======== 提示文 ========

『日本』令和5年10月号
中教審の「令和の日本型学校教育」への疑問
橋本秀雄 /元公立中学校長
今、学校教育は激変と言つてよいほど大きく変はらうとしてゐる。平成三十一年に教師の働き方改革が始まり、中学校の部活動は地域移行が求められ、本年度から三年の間に制度を整へることになつてゐる。教師の勤務時間も月四十五時間以上の残業をしないやう指導され、校内研修の在り方が見直されてゐる。また令和元年十二月にGIGAスクール構想が発表され、翌年から全国の小中高生に一人一台の情報端末が配布され、普段の授業に使用することが求められた。

========

> 記述課題 a
一覧のうち「Is the beige」を含む行から一覧の最終行までを、そのまま出力してください。

======== 演習用データ ========

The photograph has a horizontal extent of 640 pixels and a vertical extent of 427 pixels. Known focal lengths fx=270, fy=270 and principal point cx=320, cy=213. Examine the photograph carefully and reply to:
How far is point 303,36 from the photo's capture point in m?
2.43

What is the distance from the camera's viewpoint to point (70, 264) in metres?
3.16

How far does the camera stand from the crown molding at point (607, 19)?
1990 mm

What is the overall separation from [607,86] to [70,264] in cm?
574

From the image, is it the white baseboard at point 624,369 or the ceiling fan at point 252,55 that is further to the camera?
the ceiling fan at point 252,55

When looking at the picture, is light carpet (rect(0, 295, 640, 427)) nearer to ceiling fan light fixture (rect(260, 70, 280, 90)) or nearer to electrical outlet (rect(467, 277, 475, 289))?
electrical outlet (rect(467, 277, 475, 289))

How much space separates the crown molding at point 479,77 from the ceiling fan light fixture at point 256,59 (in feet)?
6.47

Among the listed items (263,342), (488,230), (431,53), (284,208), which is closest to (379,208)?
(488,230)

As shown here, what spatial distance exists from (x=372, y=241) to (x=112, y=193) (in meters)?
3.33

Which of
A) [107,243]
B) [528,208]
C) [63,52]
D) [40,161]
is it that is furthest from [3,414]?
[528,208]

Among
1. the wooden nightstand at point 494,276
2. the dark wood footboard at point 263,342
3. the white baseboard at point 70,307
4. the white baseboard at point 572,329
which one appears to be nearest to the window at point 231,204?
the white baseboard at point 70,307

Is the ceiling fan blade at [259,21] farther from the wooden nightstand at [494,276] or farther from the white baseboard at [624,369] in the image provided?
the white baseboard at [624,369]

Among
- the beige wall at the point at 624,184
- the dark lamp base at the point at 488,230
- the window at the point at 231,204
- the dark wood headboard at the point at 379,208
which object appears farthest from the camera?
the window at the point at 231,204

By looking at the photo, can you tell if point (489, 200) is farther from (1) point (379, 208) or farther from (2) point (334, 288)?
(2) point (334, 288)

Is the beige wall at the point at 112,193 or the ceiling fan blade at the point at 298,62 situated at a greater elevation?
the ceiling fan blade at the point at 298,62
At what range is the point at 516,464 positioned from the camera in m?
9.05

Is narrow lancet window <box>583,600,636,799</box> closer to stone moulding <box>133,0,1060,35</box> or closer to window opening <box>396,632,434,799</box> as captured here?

========

> 記述課題 b
提示文について、次の問いに答えてください。
(i) 平成三十一年に始まったのは何ですか。
(ii) GIGAスクール構想が発表されたのはいつですか。
(iii) 教師は月何時間以上の残業をしないよう指導されていますか。

> 解答 a
Is the beige wall at the point at 112,193 or the ceiling fan blade at the point at 298,62 situated at a greater elevation?
the ceiling fan blade at the point at 298,62
At what range is the point at 516,464 positioned from the camera in m?
9.05

Is narrow lancet window <box>583,600,636,799</box> closer to stone moulding <box>133,0,1060,35</box> or closer to window opening <box>396,632,434,799</box> as captured here?

> 解答 b
(i) 教師の働き方改革
(ii) 令和元年十二月
(iii) 四十五時間